Help using Base SAS procedures

proc format

Accepted Solution Solved
Reply
Contributor
Posts: 30
Accepted Solution

proc format

Hey.

I have a data set with character variables. The values for the variable are numbers, ' ' (empty, as character missings should be), but there are also other kinds of missing values (eg. '...', '.. .' '   .')

I would like to make a format which for these different values take changes the values to : number --> 'numbers' and let all observations which are not numbers stay the same.

That will make it possible for me to find the different kind of missing values.

I hope you understand and have a good idea to how to create this format.

If you have questions, just ask

Best regards, Silas Skovsbo, Aarhus University, institute of economics.


Accepted Solutions
Solution
‎11-26-2012 11:13 AM
PROC Star
Posts: 7,467

Re: proc format

Posted in reply to silasskovsbo

If I correctly understand what you are trying to accomplish, here is another approach:

data test;

  input (x y) ($);

  cards;

1z400 this1

4 45

7 .

8isnt 0900

;

proc sql noprint;

  select catt("_",name,"=input(",name,",?? 32.);",

              "if not missing(_",name,") then do;",

              name,"='numb';end;") into :missings

    separated by " "

      from dictionary.columns

        where libname="WORK" and

            memname="TEST"

  ;

quit;

data want (drop=_Smiley Happy;

  set test;

  &missings.

run;

proc freq data=want;

  tables _all_;

run;

View solution in original post


All Replies
Super User
Posts: 5,424

Re: proc format

Posted in reply to silasskovsbo

I'm not quite following you.

A brief example with example data, and desired output would help.

Data never sleeps
Contributor
Posts: 30

Re: proc format

Posted in reply to silasskovsbo

An example:

For two character variables,  X and Y:

X          Y

1          22

2          ....    

3          . . .

.          32

..         11

. .        78

Then I want a format which gives me:

X               Y

numb          numb

numb          ....    

numb          . . .

.               numb

..              numb

. .             numb

Super Contributor
Posts: 543

Re: proc format

Posted in reply to silasskovsbo

Is this what you need?

data have;

    input x $ ;

    cards;

    a

    4

    5

    6

    .

    ..

      .

    ...

    .

    4

    4

;

proc format;

    value $ fmt 0-99999 = "Number" 

              ;

data want;

    set have;

    format x $fmt.;

run;

proc freq data = want;table x;run;

So in this way, if you do a frequency you get what you want.

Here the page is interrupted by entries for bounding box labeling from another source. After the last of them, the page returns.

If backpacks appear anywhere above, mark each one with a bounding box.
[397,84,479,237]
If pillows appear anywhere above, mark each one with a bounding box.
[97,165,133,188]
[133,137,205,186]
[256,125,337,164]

(given that I understood what you need)

Let me know if you have any questions.

Good luck!

Contributor
Posts: 30

Re: proc format

Posted in reply to AncaTilea

Thank you!

That solved the problem Smiley Happy

so easy when you know the code!

Super User
Super User
Posts: 7,038

Re: proc format

Posted in reply to silasskovsbo

If your variable is character then the ranges you propose will include many non numbers.

For example 1ABC would be in the range '0' - '9999999' and is not a valid number.

Super Contributor
Posts: 543

Re: proc format

Agreed.

BUT

My understanding was that silasskovsbo wanted to focus on the missing data (basically wanted to find out how many ways the missing data was coded in).

If that's not indeed correct then the PROC FORMAT needs to be modified accordingly.


Cheers!

Super User
Posts: 5,424

Re: proc format

Posted in reply to AncaTilea

I would like to suggest using the NOTDIGIT function which would be easier than creating a format.

Data never sleeps
Contributor
Posts: 30

Re: proc format

Thank you for your suggestions.

As Tom mentions, it is a problem if a value as '1ABC' is in the interval '0'-'9999999999' since I want only pure numbers to be formatted, so I am able to find all the observation which differ and therefor is missing.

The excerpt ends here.